Its long white tusks gleamed in the setting sunlight and its glaring claws dug into the hard earth like it was Jell-O. Its smooth black fur glistened with sweat and its powerful looking legs resembled slick, black-oiled, muscle covered tree stumps. It was tiger-big, tiger-dangerous and it growled a tiger-growl. It didn’t take a genius to know that it was tiger-mean. It snorted misty smoke from its nostrils and J.P. hoped that it wasn’t hungry.

For a full minute that felt like a full day, they stared at each other, eyes locked in a deep soul grip and J.P. knew what had happened to his cousin Janis. Like the whale that swallowed Jonah, this thing had swallowed Janis, only she wasn’t coming back. The saber-toothed Ghost Dog had eaten her, ripped her flesh apart and eaten her, then it drank her blood and all she was now was saber-tooth, Ghost Dog, tiger shit somewhere in the woods. And if he wasn’t very, very careful and very, very lucky, that’s what was going to happen to him, too.

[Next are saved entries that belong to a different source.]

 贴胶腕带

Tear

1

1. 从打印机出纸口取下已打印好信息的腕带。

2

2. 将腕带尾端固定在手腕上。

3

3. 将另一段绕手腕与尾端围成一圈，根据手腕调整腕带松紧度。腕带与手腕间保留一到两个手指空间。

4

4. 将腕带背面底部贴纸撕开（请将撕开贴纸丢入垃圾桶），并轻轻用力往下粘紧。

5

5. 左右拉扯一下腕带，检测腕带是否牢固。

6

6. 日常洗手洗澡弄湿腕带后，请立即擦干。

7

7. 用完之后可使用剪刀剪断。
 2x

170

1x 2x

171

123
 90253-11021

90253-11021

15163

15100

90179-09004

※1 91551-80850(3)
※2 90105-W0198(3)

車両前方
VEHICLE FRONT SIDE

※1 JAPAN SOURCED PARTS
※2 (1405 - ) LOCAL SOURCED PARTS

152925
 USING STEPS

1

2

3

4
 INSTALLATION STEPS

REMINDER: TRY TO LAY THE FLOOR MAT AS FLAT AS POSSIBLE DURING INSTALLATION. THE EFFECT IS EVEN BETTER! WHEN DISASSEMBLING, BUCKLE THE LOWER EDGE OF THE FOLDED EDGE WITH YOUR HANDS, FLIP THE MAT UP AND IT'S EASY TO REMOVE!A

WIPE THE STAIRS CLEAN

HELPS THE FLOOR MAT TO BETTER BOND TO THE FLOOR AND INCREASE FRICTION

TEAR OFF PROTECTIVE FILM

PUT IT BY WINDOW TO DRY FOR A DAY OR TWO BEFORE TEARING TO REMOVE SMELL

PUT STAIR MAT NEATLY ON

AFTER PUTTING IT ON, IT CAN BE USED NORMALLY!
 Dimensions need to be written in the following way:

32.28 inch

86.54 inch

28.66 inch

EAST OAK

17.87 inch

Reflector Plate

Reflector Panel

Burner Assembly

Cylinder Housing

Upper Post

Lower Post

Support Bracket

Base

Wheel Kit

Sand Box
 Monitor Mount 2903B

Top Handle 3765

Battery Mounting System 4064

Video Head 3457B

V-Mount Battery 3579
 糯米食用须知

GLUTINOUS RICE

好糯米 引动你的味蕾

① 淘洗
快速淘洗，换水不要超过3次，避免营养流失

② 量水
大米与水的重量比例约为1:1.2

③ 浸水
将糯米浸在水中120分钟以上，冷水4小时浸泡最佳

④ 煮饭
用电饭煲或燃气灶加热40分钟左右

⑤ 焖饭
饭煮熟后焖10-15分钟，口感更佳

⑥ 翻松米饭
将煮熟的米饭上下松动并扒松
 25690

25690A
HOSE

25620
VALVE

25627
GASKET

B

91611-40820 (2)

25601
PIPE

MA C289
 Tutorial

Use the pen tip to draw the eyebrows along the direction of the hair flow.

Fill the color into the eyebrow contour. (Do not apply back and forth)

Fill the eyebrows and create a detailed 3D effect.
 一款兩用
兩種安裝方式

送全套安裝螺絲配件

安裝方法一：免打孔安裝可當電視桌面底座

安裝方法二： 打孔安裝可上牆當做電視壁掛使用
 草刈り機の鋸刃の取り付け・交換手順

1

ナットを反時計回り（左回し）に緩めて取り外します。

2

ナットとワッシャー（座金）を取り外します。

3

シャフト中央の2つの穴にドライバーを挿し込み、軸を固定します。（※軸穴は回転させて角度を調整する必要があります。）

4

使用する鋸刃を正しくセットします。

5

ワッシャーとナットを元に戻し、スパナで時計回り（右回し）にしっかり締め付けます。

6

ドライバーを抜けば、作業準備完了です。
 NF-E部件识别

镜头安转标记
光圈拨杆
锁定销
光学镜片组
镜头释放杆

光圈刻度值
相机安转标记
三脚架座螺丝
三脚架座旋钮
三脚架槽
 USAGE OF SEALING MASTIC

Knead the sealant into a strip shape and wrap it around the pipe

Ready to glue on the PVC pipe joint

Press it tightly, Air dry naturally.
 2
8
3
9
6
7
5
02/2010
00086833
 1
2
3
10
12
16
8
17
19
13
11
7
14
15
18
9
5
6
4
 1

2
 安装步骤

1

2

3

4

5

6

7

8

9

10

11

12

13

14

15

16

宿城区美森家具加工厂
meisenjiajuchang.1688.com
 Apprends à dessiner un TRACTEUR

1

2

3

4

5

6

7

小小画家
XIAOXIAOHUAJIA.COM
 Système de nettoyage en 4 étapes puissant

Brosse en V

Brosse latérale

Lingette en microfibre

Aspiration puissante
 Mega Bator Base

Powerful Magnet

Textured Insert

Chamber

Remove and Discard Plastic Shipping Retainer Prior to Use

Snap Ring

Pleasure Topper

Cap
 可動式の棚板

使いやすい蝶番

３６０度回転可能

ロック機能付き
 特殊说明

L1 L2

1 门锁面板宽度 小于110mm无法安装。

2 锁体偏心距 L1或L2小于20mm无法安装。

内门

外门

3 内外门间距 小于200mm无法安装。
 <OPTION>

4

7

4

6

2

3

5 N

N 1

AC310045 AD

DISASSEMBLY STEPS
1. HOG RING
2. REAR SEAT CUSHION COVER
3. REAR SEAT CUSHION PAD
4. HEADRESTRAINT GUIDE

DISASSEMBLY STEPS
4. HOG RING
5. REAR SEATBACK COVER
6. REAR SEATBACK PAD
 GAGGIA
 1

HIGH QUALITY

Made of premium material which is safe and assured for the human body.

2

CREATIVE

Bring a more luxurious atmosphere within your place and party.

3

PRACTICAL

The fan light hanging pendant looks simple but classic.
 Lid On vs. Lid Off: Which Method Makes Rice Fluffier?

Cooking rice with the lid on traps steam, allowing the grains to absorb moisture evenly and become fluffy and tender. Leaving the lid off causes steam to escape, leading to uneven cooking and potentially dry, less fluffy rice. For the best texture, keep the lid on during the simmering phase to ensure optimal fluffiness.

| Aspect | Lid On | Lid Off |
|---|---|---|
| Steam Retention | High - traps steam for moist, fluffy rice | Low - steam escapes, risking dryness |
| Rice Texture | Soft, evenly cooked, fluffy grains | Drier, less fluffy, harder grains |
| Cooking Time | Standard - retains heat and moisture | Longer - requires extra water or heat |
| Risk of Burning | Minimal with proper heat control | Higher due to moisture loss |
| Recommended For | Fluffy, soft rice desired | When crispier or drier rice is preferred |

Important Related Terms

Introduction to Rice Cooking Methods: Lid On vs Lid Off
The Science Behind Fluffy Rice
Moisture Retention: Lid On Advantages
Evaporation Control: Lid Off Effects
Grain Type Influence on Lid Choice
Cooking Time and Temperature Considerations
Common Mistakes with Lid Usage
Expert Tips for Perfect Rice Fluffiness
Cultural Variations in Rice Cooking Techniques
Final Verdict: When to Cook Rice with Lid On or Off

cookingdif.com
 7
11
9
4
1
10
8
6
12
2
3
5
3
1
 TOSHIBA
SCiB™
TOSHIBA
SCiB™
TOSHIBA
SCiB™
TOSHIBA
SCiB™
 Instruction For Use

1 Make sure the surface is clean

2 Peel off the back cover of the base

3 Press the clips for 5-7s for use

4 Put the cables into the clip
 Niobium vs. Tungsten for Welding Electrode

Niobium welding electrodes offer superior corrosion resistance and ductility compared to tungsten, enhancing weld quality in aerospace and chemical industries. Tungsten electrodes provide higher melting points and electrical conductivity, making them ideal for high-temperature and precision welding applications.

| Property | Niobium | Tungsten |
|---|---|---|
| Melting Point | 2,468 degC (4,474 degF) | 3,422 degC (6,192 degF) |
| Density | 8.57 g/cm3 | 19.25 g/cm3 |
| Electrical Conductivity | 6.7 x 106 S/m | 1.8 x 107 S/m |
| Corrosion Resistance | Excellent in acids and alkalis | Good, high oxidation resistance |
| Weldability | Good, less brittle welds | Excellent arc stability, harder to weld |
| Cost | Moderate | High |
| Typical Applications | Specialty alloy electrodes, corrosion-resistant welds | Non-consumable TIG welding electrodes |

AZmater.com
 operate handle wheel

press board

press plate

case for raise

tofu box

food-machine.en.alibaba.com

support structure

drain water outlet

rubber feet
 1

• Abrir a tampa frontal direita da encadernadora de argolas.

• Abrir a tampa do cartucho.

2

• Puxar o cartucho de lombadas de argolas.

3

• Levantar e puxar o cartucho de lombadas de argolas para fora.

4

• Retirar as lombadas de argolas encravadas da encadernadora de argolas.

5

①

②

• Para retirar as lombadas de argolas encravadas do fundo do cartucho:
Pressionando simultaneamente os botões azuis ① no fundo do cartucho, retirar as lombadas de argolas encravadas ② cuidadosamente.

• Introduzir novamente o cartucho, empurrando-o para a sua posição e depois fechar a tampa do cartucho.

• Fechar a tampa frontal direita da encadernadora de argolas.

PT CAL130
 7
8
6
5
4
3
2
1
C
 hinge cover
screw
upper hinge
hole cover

Slowly he started to back up, neck hairs curled as he inched away. Any second he expected the black demon to pounce, and it looked powerful enough to clear the clearing like Superman, in a single bound.

Maybe the thing could jump like Superman, J.P. thought. But he was fast as the Flash. If only he could get a head start, maybe he could get away.

He backed up another inch and the satisfying purr of a cat that had the mouse turned to an irritated growl. The animal perked up its ears and J.P. stopped his retreat.

He waited but the black demon animal didn’t move. J.P. moved back another slow inch. Then another, then another. The Ghost Dog lowered its ears flat against its head and J.P. thought it was going to jump. He had to do something. So he did the first thing that came to his mind.

“ Stay!” he commanded.

The animal stopped its growl, perking its ears back up.

“ Oh God, make it stay,” he pleaded as he inched further into the woods. He moved cautiously, carefully, inch by inch, then foot by foot, never taking his eyes from the beast. As soon as the path angled and the animal was out of sight, he turned and ran, paying no attention to his bleeding feet, starving thirst or the heart pumping pain that pierced his lungs.